- GBP/USD ticks higher on Friday and recovers a part of the overnight slide to a one-week low.
- Any subsequent move up is more likely to confront stiff resistance near the 1.2930-35 region.
- Bears might need to wait for a sustained break below the 100-period SMA on the 4-hour chart.
The GBP/USD pair edges higher during the Asian session on Friday and moves away from a one-and-half-week low, around the 1.2840-1.2835 region touched the previous day. Spot prices, however, lack any follow-through buying or bullish conviction and currently trade near the 1.2880 region, up just over 0.10% for the day.
The US Dollar (USD) is seen consolidating the overnight strong move up to over a one-week high and turning out to be a key factor lending some support to the GBP/USD pair. The downside for the USD, however, seems limited in the wake of the upbeat US macro data released on Thursday, which continues to flash strength in the US labour market and supports prospects for further policy tightening by the Federal Reserve (Fed). Furthermore, investors remain sceptic about whether the Fed will commit to a more dovish policy stance or stick to its forecast for a 50 bps rate hike by the end of this year.
Hence, the focus will remain glued to the highly-anticipated FOMC policy decision, scheduled to be announced next Wednesday. In the meantime, a softer risk tone could further lend support to the safe-haven Greenback. The British Pound (GBP), on the other hand, might continue with its relative underperformance on the back of softer UK consumer inflation figures released this week, which ease pressure on the Bank of England (BoE) to hike interest rates more aggressively. This, in turn, might hold back traders from positioning for any meaningful appreciating move for the GBP/USD pair.
From a technical perspective, spot prices show some resilience below the 100-period Simple Moving Average (SMA) on the 4-hour chart and manage to move back above the 50% Fibonacci retracement level of the June-July rally. The GBP/USD pair, for now, seems to have stalled the recent pullback from the highest level since April 2022, around the 1.3140 area touched last week. Any subsequent move up, however, is likely to find stiff resistance near the 1.2900 round-figure mark and runs the risk of fizzling out rather quickly near the 38.2% Fibo. level, around the 1.2930-1.2935 region.
Given that oscillators on the daily chart are still holding in the positive territory, a sustained strength beyond the latter will suggest that the corrective decline has run its course and pave the way for additional gains.
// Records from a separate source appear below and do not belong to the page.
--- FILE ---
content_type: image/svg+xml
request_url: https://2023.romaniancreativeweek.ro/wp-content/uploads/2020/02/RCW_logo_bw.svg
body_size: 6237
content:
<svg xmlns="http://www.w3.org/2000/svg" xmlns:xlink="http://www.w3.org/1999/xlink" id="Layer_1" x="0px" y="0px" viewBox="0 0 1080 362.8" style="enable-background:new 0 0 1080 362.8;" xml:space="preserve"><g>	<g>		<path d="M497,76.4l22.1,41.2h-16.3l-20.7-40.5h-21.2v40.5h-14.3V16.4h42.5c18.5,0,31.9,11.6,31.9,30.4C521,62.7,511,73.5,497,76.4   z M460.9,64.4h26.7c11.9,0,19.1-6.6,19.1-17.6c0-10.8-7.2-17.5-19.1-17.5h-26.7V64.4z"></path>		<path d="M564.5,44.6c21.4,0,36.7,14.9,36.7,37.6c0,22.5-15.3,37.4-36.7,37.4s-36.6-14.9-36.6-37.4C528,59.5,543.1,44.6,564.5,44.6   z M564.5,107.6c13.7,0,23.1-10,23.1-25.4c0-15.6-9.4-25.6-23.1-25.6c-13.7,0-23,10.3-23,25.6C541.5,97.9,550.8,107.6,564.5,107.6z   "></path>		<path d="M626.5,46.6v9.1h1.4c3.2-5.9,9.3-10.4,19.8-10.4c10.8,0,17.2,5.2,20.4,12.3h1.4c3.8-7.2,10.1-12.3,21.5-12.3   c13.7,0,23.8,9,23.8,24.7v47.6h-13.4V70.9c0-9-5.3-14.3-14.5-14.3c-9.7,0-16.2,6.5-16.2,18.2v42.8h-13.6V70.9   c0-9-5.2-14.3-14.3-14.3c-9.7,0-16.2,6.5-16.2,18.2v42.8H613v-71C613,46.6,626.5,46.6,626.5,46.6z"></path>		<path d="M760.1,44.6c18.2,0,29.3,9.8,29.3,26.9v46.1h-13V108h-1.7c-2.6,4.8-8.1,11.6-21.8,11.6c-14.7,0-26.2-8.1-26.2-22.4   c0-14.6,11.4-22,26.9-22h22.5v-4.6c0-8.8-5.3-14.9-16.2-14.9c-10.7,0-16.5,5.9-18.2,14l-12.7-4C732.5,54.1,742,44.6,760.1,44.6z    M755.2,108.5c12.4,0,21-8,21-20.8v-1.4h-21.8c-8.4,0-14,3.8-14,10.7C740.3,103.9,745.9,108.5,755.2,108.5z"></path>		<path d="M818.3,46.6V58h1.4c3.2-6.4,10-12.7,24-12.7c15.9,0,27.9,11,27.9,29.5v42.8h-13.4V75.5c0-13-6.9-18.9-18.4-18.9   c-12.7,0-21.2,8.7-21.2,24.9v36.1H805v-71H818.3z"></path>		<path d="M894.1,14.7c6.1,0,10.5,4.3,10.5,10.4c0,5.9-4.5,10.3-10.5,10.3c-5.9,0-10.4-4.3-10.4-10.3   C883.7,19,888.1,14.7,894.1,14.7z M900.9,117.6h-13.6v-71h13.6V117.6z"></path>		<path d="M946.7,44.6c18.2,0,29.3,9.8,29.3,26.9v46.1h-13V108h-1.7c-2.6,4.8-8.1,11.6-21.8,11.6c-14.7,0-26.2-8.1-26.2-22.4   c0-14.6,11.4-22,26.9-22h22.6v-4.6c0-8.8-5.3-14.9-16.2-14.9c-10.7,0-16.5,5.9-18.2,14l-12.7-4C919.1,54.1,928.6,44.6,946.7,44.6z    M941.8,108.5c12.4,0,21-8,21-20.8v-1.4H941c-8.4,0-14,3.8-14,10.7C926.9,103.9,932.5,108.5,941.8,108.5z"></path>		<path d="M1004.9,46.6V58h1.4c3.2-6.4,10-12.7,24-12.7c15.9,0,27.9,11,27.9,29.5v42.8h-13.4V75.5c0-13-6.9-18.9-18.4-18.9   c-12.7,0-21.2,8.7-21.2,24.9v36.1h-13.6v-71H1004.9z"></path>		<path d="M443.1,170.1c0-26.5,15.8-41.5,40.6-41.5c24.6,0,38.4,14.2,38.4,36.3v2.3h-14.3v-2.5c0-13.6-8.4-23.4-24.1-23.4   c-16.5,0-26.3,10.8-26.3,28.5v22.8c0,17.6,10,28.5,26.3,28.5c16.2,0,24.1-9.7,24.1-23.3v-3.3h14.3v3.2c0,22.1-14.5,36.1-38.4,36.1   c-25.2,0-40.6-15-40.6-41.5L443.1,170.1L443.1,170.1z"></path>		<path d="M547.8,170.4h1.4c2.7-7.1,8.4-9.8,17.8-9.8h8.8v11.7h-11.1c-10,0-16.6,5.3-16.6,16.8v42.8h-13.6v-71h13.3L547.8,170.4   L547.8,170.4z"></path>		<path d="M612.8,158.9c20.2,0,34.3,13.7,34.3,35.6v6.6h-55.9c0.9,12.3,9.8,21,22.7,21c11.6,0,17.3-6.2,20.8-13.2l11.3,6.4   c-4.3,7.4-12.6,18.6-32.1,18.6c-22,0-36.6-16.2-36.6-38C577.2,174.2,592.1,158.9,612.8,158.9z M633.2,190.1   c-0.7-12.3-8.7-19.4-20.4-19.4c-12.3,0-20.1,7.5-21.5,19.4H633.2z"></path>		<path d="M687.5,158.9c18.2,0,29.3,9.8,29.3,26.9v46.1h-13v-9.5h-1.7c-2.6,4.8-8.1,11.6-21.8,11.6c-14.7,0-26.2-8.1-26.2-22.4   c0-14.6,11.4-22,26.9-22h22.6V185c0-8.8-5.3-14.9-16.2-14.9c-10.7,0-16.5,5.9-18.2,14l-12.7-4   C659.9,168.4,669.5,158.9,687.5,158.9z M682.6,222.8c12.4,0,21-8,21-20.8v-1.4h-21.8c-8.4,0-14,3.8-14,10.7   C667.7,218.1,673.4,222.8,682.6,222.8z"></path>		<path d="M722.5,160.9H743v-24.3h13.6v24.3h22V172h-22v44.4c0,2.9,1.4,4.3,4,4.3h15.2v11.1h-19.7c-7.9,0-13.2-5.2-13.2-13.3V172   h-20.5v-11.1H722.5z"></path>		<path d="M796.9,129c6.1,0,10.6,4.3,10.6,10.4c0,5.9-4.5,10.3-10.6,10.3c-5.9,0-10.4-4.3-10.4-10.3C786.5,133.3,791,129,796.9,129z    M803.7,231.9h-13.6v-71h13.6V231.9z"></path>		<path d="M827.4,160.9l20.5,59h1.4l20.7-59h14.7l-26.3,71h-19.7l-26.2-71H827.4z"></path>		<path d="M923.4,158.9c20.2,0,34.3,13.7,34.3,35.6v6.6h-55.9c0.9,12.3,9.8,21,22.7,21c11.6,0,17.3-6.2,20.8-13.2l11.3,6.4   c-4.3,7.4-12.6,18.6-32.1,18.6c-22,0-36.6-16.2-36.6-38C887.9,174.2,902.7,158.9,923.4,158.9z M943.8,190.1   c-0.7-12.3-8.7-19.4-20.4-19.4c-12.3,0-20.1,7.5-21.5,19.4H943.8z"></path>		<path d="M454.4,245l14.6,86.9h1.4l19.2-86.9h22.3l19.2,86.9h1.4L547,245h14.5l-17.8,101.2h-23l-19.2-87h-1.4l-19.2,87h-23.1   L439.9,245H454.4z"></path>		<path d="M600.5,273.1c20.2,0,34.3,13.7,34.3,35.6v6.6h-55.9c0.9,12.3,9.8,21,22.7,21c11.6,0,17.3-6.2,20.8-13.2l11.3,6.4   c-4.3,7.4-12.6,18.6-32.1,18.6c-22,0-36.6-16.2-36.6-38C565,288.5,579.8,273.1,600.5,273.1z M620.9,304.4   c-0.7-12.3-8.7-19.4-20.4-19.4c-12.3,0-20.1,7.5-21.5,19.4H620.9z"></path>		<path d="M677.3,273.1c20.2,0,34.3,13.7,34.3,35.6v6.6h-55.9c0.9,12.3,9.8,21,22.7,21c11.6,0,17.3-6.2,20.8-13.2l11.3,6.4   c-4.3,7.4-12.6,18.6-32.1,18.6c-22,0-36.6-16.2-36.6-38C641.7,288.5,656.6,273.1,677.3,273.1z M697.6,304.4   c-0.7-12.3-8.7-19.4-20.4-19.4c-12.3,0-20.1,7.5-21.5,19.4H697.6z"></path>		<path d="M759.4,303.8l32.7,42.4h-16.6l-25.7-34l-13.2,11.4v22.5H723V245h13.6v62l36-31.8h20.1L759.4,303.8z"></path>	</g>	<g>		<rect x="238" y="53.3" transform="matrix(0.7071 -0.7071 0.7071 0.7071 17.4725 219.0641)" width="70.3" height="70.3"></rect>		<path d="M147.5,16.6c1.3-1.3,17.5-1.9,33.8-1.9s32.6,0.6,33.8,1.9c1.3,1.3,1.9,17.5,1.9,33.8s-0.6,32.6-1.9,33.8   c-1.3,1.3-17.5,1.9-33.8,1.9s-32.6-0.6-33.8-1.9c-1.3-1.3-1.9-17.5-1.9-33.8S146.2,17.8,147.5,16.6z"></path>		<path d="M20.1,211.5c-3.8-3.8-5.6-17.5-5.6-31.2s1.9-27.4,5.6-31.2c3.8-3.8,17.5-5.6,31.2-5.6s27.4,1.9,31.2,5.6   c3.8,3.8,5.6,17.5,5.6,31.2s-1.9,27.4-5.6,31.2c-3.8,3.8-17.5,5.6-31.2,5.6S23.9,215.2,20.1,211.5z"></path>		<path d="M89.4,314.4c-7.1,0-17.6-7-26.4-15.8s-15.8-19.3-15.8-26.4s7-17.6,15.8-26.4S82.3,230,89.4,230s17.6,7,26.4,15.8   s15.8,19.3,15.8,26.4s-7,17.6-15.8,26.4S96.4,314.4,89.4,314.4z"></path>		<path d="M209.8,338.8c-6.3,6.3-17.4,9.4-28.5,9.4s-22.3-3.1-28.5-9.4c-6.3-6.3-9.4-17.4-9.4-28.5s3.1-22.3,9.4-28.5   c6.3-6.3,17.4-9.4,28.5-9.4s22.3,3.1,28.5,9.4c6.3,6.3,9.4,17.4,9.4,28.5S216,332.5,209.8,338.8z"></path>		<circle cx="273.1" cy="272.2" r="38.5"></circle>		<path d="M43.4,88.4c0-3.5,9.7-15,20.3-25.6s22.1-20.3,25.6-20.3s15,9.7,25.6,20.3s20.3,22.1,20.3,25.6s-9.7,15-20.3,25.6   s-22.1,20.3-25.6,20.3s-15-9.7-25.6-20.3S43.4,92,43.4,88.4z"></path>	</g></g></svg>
The GBP/USD pair might then accelerate the momentum towards reclaiming the 1.3000 psychological mark, which coincides with the 23.6% Fibo. level and should act as a pivotal point. Hence, some follow-through buying will shift the near-term bias back in favour of bullish traders.
On the flip side, the 100-period SMA on the 4-hour chart, currently pegged around the 1.2855-1.2850 region, now seems to protect the immediate downside. A convincing break below might expose the 61.8% Fibo. level, around the 1.2800 mark, below which the GBP/USD pair could accelerate the fall towards the next relevant support near the 1.2750-1.2745 zone en route to the 1.2700 round figure and the 1.2685-1.2680 region.